Bodyweights: Days 1 (pre-administration), 8 and 15 and at death (if found dead or sacrificed after Day 1)
Clinical signs: At periodic intervals on the day of dosing (Day 1) and once daily thereafter, until Day 15. The symptoms were graded according to fixed scales and the time of onset, degree and duration were recorded:
Maximum grade 4: grading slight (1) to very severe (4)
Maximum grade 3: grading slight (1) to severe (3)
Maximum grade 1: presence is scored (1).
- Necropsy of survivors performed: yes
- Other examinations performed: no

Statistics:

No statistical analysis was performed (the method used is not intended to allow the calculation of a precise LD50 value).

Results and discussion

Preliminary study:

Not applicable

Mortality:

At 2000 mg/kg, one female was found dead and one female was sacrificed in extremis, both on Day 2. The remaining animal at 2000 mg/kg and all animals treated at 300 mg/kg survived up to the scheduled study duration.

Clinical signs:

other: - At 2000 mg/kg: lethargy, hunched posture, uncoordinated movements, piloerection, salivation, ptosis, hypothermia and/or yellow genital region between Days 1 and 3 (all animals; for one animal, hunched posture was also noted on Days 6 and 7) - At 300 mg/

Gross pathology:

No abnormalities were found.

Any other information on results incl. tables

Dose level	Number of animals and their sex	Date of treatment	Mortality data
2000 mg/kg	3 females	November 9, 2010	2/3
300 mg/kg	3 females	November 11, 2010	0/3
300 mg/kg	3 females	November 12, 2010	0/3

- The LD50 value, based on OECD guideline 423 and LD50 cut-off values, is considered to be 1000 mg/kg (see Annex 2d of OECD 423)

Applicant's summary and conclusion

Interpretation of results:

Toxicity Category IV

Remarks:

Migrated information Criteria used for interpretation of results: EU

Conclusions:

An acute oral toxicity study has been conducted according to OECD 423 and GLP in a total of 9 female rats.
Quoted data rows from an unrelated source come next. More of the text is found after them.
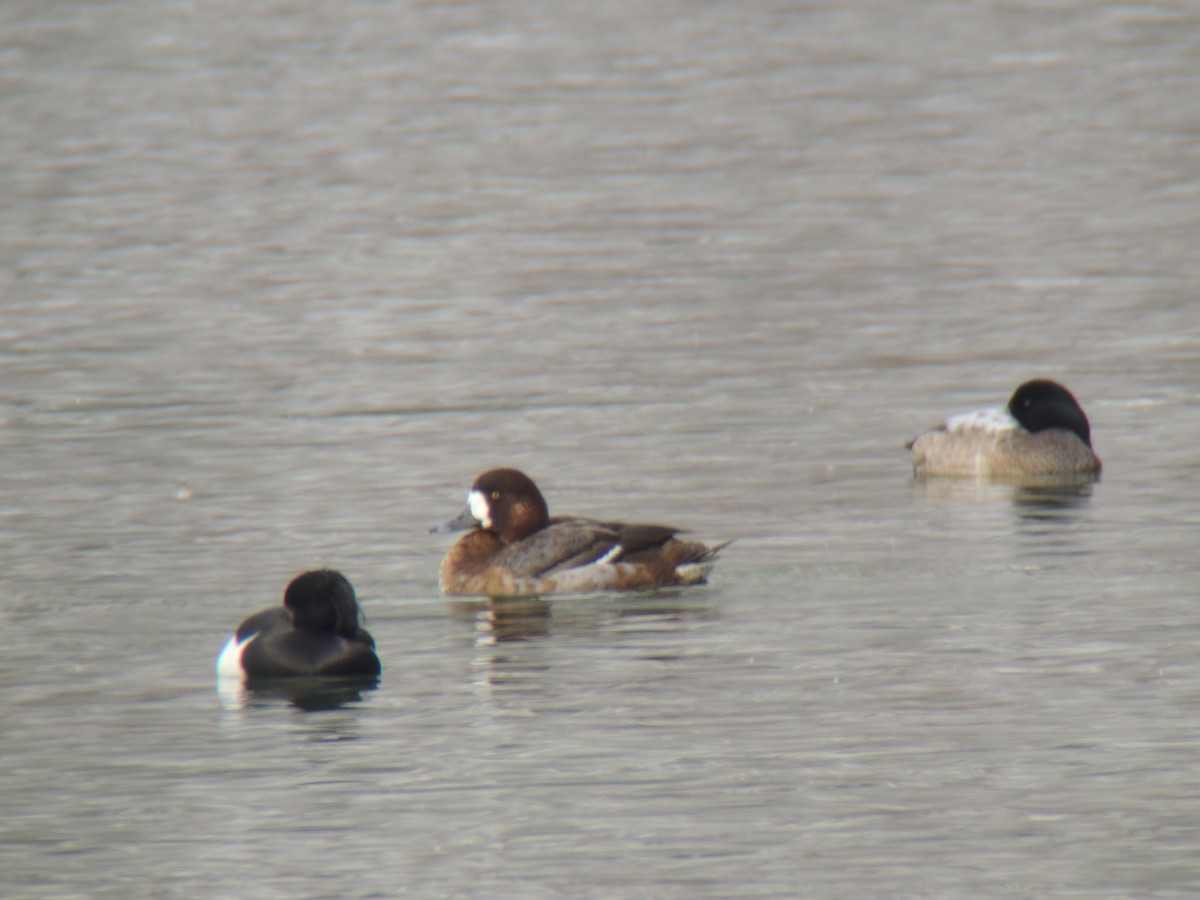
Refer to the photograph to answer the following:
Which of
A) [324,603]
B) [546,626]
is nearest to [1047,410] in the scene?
[546,626]

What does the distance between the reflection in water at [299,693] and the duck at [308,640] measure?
0.19ft

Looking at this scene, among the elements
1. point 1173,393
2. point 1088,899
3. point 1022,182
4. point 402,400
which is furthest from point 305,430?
point 1022,182

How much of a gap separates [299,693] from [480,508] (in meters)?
3.29

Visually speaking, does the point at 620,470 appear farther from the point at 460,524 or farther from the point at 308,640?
the point at 308,640

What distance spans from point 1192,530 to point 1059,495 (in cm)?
246

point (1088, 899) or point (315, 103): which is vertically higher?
point (315, 103)

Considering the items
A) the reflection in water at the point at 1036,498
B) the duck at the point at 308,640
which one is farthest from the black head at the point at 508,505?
the reflection in water at the point at 1036,498

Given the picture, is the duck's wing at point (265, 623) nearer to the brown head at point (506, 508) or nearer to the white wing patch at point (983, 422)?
the brown head at point (506, 508)

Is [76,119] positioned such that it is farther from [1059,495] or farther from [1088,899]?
[1088,899]

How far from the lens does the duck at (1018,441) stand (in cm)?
2045

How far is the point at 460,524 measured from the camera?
16.9m

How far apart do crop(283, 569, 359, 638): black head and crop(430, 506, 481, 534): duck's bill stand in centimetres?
285

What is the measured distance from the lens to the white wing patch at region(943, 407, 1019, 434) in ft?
68.8

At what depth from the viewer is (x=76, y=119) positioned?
167ft
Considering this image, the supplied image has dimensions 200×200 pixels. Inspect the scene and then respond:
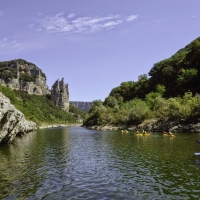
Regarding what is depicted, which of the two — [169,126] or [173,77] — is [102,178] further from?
[173,77]

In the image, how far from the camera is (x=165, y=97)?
12300 cm

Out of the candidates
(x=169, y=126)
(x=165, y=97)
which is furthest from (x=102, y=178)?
(x=165, y=97)

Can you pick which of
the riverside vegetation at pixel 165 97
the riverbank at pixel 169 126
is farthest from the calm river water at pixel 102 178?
the riverside vegetation at pixel 165 97

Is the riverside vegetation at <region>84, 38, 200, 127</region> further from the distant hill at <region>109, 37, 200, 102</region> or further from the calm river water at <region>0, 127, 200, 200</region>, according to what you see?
the calm river water at <region>0, 127, 200, 200</region>

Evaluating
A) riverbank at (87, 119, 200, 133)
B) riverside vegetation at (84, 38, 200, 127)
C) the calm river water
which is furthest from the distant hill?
the calm river water

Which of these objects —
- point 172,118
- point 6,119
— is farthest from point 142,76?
point 6,119

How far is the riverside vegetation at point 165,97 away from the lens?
249 feet

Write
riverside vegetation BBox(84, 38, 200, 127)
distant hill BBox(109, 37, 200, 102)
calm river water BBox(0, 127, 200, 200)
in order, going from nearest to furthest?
calm river water BBox(0, 127, 200, 200)
riverside vegetation BBox(84, 38, 200, 127)
distant hill BBox(109, 37, 200, 102)

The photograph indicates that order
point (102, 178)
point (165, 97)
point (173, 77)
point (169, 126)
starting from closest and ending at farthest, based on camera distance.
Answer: point (102, 178) < point (169, 126) < point (165, 97) < point (173, 77)

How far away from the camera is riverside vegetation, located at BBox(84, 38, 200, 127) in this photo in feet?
249

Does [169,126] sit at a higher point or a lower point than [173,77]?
lower

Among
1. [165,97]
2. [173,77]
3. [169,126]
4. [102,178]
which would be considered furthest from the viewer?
[173,77]

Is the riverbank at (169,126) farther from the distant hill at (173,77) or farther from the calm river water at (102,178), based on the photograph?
the calm river water at (102,178)

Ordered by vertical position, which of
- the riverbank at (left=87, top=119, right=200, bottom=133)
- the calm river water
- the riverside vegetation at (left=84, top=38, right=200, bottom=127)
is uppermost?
Result: the riverside vegetation at (left=84, top=38, right=200, bottom=127)
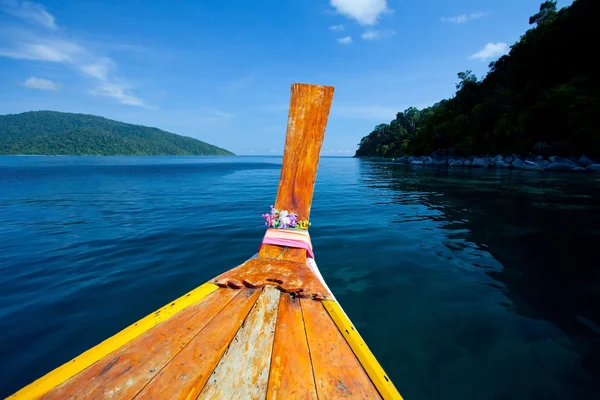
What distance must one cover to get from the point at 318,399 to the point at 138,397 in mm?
854

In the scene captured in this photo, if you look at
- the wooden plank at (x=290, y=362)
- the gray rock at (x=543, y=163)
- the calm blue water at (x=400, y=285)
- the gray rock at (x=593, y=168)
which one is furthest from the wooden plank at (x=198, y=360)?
the gray rock at (x=543, y=163)

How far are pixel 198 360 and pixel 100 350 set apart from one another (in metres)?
0.62

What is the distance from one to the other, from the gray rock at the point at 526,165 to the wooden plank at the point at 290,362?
36.9 m

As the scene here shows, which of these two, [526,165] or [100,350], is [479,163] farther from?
[100,350]

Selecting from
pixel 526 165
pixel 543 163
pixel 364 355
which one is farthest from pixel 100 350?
pixel 543 163

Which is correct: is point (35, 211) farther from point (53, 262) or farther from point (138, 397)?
point (138, 397)

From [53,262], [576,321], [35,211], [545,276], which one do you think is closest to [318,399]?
[576,321]

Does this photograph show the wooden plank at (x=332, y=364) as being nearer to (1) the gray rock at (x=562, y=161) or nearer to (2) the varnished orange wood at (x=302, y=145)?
(2) the varnished orange wood at (x=302, y=145)

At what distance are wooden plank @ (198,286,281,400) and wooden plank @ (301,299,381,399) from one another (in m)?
0.27

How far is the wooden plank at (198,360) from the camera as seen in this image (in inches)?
48.2

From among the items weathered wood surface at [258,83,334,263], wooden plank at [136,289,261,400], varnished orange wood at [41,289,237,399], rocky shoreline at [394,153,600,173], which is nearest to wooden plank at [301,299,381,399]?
wooden plank at [136,289,261,400]

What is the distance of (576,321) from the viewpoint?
309 centimetres

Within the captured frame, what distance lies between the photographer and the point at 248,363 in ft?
4.64

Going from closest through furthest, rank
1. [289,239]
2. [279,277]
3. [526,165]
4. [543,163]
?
[279,277] < [289,239] < [543,163] < [526,165]
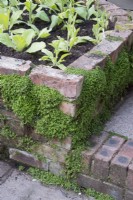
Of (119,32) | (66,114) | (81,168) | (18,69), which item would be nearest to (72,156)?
(81,168)

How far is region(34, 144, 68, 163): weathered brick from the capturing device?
6.71ft

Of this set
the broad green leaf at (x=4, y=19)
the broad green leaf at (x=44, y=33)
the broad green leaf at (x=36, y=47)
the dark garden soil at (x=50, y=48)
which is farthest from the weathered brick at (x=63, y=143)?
the broad green leaf at (x=4, y=19)

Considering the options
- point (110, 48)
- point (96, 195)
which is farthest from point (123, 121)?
point (96, 195)

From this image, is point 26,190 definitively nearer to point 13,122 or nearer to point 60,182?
point 60,182

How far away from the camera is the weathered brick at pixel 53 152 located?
2045mm

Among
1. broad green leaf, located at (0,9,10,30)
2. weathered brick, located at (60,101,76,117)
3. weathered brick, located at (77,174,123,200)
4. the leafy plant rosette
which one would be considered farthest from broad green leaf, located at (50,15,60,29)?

A group of 3 female rats were treated at a dose level of 2000 mg/kg. At this dose level, one female was found dead and one animal was sacrificed in extremis both on day 2. Therefore, 2 further groups of 3 female rats were dosed at 300 mg/kg. At this dose level, all animals survived up to the scheduled study duration. Clinical signs observed at the 2000 mg/kg dose level were: lethargy, hunched posture, uncoordinated movements, piloerection, salivation, ptosis, hypothermia and/or yellow genital region between Days 1 and 3 (all animals; for one animal, hunched posture was also noted on Days 6 and 7). At the 300 mg/kg dose level, the observed effects of treatment were hunched posture and piloerection between Days 1 and 4 (all animals). Autopsy revealed no abnormalities. Since at the second dose level of 300 mg/kg no mortality was observed, it is concluded that the LD50 is between 300 and 2000 mg/kg. Therefore based on the results of this study the substance needs to be classified as Acute Tox. Cat.4, Harmful if swallowed (H302) in accordance with the CLP Regulation.